• **Selected excerpt**

■ ■ ■ ■

Gene Roddenberry, the man who created “Star Trek,” and his wife, Majel Barrett-Roddenberry had only one child together, their son Rod Roddenberry. Roddenberry stayed out of the family business for many years, even after his father died in 1991. However, he stepped into the role of “guardian” of his father’s legacy in 2001 when he became the CEO of Roddenberry Entertainment, the corporation that oversees all of the “Star Trek” properties.
2021 is a momentous year for the Trekverse. It’s the 55th anniversary of “Star Trek: The Original Series” and it’s the year that Gene Roddenberry would have turned 100 years old. To commemorate these milestones, Rod Roddenberry has been giving a lot of interviews, reflecting on the franchise and its impact on the world, and sharing memories of his father.
The ‘Get a Life’ Skit
The skit in question was from a 1986 episode of SNL hosted by Shatner. The episode included a sketch in which Shatner played himself attending a “Star Trek” convention. During a mock Q&A, Shatner was barraged with very specific, very intense questions about the “Star Trek” universe. The people asking the questions were caricatures of the diehard Trekkies who often appeared at such events.

■ ■ ■ ■

• **Information shown**
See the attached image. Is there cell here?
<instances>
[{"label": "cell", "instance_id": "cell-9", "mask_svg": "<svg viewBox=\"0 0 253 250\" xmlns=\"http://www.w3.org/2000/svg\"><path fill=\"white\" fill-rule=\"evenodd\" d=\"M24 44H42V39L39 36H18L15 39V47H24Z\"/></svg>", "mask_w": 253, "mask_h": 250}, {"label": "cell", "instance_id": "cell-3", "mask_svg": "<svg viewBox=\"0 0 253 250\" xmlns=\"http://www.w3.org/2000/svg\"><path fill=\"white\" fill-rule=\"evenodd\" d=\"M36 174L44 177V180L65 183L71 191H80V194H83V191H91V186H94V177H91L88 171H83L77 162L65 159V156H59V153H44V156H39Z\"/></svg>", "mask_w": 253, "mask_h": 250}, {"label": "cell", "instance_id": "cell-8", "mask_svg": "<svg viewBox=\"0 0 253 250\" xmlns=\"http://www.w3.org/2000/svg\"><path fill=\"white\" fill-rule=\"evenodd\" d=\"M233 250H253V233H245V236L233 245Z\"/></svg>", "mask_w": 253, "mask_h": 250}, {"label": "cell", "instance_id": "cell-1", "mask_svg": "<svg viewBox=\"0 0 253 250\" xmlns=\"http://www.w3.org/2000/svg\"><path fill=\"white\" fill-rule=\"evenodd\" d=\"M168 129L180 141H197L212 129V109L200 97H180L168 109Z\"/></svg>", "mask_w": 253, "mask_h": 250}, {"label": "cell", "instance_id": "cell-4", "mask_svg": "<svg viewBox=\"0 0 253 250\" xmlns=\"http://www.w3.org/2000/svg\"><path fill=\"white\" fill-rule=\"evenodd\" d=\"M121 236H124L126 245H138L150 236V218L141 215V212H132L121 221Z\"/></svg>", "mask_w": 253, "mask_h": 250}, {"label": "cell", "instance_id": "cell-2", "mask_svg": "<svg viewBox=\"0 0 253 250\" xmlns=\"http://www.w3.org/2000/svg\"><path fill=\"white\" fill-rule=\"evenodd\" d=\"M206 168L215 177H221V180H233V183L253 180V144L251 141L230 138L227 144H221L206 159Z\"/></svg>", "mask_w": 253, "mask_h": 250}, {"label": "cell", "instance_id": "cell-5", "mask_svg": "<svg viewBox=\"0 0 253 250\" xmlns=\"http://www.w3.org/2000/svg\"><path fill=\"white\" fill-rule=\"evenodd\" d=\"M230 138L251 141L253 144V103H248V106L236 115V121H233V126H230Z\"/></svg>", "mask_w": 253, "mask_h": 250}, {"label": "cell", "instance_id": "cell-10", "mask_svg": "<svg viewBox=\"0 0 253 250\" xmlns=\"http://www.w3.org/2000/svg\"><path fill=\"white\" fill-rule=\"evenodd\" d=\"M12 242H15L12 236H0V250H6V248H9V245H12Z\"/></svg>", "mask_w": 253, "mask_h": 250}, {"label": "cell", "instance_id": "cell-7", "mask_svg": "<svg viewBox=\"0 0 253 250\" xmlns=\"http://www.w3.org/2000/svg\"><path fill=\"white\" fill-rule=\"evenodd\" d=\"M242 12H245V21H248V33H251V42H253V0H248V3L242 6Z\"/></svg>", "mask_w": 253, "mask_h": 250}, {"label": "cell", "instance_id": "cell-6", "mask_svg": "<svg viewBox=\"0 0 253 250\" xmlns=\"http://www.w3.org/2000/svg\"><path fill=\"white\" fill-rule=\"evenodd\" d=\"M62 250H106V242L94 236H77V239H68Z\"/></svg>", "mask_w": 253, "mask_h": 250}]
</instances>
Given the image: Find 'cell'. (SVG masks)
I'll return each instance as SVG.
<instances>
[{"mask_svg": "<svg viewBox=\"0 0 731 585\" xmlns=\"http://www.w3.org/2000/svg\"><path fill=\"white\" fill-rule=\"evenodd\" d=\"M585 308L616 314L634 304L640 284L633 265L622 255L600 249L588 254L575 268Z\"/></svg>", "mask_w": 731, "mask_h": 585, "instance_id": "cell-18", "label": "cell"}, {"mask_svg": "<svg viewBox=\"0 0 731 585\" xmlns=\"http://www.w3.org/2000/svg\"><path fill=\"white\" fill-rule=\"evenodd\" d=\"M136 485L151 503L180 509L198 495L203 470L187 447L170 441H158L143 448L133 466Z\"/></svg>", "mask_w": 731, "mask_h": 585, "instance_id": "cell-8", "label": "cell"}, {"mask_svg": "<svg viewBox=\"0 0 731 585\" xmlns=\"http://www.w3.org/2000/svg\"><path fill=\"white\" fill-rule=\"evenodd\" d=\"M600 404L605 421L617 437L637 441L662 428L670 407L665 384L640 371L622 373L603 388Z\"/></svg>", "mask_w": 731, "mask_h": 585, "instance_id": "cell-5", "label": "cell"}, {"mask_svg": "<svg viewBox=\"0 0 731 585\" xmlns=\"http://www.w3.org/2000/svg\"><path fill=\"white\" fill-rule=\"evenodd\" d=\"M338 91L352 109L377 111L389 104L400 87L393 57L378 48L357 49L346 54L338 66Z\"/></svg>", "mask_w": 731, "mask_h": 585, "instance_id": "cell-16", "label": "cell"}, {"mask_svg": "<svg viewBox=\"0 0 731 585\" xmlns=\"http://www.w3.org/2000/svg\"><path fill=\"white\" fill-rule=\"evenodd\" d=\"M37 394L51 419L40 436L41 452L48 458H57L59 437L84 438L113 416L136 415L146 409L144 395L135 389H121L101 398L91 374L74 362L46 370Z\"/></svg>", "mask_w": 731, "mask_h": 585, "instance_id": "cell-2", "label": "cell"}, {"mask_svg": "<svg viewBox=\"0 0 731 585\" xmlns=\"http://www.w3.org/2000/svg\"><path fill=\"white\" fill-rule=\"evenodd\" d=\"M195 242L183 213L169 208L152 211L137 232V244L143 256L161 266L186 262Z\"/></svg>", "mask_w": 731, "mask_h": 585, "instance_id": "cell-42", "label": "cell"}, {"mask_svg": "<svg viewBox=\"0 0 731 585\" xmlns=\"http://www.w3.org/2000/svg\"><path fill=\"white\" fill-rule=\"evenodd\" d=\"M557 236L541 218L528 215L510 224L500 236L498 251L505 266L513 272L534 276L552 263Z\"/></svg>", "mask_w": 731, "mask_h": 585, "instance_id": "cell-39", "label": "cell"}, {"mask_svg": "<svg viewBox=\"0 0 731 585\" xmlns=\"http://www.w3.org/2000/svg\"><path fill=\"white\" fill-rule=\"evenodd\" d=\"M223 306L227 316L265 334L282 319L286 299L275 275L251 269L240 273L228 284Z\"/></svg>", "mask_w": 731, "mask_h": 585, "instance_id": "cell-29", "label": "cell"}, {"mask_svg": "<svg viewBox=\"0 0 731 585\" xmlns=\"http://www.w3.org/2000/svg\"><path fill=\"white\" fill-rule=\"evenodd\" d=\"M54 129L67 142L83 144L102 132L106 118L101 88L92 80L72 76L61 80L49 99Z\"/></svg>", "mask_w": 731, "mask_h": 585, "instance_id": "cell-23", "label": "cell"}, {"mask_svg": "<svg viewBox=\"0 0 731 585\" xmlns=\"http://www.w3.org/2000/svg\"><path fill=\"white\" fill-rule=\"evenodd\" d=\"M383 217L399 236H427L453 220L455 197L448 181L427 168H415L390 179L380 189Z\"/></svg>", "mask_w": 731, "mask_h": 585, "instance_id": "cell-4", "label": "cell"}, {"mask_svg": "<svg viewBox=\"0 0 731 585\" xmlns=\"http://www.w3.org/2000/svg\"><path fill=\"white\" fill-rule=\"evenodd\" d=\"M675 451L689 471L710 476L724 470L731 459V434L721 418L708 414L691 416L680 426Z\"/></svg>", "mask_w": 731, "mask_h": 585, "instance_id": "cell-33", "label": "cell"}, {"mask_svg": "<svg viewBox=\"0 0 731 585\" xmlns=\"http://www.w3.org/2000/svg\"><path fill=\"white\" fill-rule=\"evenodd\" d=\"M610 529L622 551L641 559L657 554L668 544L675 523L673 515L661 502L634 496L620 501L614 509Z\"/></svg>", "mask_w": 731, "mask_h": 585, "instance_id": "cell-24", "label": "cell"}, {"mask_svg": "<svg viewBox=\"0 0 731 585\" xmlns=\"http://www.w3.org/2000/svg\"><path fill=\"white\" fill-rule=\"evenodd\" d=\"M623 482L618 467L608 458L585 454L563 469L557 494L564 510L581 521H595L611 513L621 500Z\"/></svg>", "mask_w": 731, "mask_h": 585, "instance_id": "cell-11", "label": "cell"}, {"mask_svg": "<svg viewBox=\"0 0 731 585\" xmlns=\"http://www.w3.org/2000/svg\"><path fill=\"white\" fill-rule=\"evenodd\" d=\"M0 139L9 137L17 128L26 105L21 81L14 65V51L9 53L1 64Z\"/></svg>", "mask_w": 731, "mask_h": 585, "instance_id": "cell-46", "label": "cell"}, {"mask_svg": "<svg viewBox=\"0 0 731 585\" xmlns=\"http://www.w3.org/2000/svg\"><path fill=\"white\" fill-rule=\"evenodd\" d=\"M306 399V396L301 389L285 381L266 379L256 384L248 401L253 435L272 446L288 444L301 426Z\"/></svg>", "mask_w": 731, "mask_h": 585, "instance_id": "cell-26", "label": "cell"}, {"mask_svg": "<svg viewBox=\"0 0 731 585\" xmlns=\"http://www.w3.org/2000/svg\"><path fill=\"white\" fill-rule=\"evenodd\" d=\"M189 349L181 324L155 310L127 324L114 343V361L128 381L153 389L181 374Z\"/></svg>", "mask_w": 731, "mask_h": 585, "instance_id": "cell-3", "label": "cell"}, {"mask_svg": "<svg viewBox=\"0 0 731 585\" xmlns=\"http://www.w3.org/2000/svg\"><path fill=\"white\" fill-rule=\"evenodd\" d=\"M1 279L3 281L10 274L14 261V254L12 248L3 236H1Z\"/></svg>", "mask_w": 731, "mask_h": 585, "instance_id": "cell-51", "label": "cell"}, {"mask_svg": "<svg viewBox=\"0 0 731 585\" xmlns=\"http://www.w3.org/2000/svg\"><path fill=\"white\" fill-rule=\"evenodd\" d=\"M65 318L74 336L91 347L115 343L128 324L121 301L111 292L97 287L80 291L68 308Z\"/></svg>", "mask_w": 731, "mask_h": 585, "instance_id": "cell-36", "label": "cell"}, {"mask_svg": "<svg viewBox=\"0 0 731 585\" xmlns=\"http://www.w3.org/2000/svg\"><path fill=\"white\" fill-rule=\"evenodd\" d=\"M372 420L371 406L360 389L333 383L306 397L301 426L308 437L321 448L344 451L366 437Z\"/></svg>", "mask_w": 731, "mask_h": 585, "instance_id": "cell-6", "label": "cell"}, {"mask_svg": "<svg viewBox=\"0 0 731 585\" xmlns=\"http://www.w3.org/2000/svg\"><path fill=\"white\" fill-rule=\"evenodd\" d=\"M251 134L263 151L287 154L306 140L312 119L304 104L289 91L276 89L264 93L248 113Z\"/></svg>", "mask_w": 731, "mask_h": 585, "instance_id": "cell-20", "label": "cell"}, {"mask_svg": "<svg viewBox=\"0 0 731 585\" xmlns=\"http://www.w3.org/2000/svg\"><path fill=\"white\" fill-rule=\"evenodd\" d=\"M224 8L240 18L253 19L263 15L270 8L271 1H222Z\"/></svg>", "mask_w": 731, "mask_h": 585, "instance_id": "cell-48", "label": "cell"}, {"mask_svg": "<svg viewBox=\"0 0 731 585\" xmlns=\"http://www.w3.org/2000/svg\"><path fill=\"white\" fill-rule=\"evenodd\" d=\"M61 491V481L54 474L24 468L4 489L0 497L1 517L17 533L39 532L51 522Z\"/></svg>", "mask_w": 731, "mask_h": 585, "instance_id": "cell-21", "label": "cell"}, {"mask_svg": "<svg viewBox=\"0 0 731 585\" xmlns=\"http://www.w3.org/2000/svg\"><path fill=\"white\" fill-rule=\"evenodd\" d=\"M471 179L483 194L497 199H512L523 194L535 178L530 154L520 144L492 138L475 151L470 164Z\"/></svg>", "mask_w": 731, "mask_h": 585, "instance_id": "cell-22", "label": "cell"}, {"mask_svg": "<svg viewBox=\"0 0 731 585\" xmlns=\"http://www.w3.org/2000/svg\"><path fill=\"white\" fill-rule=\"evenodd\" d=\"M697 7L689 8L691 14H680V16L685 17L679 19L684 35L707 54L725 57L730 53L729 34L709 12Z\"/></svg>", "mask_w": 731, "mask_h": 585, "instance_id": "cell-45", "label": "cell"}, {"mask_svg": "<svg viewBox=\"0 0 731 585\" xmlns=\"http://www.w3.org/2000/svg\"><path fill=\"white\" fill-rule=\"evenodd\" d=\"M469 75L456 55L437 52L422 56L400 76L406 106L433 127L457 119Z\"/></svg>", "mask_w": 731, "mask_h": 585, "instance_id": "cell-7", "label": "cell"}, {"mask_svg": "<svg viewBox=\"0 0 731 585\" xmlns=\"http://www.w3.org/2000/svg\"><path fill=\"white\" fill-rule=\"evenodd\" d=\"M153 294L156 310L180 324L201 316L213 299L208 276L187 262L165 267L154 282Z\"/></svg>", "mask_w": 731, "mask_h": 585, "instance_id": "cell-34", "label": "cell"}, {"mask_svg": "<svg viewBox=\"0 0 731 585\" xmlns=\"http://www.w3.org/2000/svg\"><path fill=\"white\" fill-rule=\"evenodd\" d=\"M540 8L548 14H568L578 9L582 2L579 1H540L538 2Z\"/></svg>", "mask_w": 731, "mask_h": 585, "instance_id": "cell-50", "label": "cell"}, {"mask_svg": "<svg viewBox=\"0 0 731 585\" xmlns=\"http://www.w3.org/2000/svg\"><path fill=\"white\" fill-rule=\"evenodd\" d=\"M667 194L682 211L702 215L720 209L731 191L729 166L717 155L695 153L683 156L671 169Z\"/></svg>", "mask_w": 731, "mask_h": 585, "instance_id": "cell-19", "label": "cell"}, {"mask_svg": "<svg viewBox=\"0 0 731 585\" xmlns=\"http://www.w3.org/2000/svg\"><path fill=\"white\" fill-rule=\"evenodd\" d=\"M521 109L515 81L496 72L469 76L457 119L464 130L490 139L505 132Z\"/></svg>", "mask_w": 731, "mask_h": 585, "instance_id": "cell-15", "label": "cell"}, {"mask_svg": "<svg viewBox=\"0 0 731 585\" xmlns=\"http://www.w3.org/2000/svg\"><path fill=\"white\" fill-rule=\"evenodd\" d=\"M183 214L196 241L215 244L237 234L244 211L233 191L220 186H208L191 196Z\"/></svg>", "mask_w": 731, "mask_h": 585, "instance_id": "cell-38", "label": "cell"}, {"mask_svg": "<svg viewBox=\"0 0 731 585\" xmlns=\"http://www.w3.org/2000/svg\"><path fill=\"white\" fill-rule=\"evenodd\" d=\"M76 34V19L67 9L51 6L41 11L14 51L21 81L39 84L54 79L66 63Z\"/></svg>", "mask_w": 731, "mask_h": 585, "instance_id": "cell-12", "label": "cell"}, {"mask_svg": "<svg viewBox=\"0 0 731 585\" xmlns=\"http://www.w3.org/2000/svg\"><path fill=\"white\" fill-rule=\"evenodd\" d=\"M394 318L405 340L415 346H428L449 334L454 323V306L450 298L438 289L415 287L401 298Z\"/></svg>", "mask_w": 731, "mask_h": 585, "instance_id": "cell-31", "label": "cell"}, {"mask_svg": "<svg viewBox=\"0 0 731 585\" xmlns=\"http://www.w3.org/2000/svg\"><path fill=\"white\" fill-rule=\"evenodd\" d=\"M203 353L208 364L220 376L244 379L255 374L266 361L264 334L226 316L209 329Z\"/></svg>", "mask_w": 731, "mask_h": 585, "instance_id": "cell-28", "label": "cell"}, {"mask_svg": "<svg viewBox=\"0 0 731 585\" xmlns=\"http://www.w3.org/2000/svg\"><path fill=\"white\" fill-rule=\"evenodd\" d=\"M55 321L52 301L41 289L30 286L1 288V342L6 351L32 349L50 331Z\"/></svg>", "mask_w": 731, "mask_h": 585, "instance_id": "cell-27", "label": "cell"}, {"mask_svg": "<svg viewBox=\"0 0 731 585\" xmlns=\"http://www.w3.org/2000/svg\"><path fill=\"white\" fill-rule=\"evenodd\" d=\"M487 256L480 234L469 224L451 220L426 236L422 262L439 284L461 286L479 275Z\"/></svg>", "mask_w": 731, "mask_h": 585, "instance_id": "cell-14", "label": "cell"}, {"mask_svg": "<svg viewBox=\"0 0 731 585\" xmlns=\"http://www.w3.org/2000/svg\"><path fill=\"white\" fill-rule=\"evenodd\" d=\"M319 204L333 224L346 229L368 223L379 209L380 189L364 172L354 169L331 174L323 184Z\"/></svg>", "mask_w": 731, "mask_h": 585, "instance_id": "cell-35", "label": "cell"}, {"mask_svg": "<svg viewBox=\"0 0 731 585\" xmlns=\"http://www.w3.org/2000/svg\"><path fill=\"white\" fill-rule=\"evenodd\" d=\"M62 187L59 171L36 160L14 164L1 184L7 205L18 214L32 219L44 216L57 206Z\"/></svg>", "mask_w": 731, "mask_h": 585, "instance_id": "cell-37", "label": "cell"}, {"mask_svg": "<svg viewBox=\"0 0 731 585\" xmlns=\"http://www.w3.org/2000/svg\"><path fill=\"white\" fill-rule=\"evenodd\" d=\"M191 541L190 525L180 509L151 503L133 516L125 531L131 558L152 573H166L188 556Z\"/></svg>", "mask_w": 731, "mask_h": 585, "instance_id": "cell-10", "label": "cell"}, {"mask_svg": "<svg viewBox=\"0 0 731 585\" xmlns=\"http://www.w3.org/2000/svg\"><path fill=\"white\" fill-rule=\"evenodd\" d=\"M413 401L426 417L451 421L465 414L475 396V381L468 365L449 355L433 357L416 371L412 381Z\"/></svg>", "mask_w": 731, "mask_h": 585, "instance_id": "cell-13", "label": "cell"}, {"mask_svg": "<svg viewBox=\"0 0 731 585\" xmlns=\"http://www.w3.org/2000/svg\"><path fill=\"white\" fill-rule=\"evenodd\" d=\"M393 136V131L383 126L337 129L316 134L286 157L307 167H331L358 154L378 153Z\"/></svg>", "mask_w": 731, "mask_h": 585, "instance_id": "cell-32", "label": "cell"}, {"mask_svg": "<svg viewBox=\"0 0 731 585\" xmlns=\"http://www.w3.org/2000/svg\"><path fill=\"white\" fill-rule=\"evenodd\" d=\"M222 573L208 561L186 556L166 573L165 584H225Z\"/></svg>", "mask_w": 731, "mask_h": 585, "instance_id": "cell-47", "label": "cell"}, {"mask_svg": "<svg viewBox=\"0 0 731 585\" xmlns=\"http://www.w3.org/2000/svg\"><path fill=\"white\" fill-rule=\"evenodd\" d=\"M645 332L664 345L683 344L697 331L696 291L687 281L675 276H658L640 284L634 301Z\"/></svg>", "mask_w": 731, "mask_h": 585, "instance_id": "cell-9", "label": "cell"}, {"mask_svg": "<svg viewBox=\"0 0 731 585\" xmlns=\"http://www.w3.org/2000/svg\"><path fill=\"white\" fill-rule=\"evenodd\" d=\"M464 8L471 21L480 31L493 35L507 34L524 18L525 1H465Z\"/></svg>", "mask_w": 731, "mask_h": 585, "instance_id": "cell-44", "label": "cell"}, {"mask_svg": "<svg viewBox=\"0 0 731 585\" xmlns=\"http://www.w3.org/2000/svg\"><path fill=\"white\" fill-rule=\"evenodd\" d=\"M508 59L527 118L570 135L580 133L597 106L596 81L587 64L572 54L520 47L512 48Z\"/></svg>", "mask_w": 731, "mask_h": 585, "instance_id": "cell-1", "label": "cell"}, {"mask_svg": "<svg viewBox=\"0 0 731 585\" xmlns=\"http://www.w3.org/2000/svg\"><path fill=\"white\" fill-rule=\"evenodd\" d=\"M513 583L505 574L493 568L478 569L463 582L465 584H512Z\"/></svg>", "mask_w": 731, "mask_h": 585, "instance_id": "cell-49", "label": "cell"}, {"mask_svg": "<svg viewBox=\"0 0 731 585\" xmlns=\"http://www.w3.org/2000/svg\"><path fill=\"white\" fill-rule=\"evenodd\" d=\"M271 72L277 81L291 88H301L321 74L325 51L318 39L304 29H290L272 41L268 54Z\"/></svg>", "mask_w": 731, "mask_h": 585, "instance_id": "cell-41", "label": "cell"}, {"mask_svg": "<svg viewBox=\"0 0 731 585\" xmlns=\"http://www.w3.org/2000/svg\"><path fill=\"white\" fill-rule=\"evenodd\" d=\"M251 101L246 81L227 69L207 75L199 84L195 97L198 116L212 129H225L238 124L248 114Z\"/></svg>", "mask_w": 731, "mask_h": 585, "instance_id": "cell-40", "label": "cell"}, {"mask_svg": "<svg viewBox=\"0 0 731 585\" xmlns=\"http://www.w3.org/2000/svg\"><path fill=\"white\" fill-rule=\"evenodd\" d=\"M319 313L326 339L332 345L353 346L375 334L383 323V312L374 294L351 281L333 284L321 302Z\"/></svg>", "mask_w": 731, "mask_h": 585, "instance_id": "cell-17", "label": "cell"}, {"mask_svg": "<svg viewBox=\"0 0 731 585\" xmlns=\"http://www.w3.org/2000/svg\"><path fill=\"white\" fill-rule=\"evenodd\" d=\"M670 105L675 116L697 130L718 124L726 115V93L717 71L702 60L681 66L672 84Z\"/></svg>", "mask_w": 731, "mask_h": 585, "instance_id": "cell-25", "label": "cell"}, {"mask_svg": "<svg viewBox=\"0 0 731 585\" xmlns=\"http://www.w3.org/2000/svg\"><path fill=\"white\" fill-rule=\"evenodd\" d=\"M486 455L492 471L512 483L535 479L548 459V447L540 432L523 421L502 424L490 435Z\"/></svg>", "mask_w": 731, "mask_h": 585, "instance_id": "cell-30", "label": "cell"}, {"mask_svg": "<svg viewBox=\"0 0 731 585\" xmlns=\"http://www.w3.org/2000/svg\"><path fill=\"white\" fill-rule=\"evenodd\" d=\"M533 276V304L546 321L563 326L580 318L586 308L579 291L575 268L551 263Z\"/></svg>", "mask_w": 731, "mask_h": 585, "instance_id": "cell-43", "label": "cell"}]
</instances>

■ ■ ■ ■

• **Task requirements**
a: For each statement below, state whether it agrees with the text on Rod Roddenberry, answering yes or no and quoting the deciding words from the text. (i) Rod Roddenberry became CEO of Roddenberry Entertainment in 2001. (ii) Gene Roddenberry died in 1986. (iii) In the SNL sketch, Shatner played a convention attendee who asked questions about "Star Trek."
b: List every year mentioned in the text on Rod Roddenberry, in the order in which they appear.
c: Write out the passage of the text on Rod Roddenberry starting at "2021 is a momentous" and ending at "at such events.".

• **Responses**
a:
(i) Yes: "in 2001 when he became the CEO of Roddenberry Entertainment"
(ii) No: "even after his father died in 1991"
(iii) No: "Shatner played himself attending a “Star Trek” convention"

b: 1991, 2001, 2021, 1986

c:
2021 is a momentous year for the Trekverse. It’s the 55th anniversary of “Star Trek: The Original Series” and it’s the year that Gene Roddenberry would have turned 100 years old. To commemorate these milestones, Rod Roddenberry has been giving a lot of interviews, reflecting on the franchise and its impact on the world, and sharing memories of his father.
The ‘Get a Life’ Skit
The skit in question was from a 1986 episode of SNL hosted by Shatner. The episode included a sketch in which Shatner played himself attending a “Star Trek” convention. During a mock Q&A, Shatner was barraged with very specific, very intense questions about the “Star Trek” universe. The people asking the questions were caricatures of the diehard Trekkies who often appeared at such events.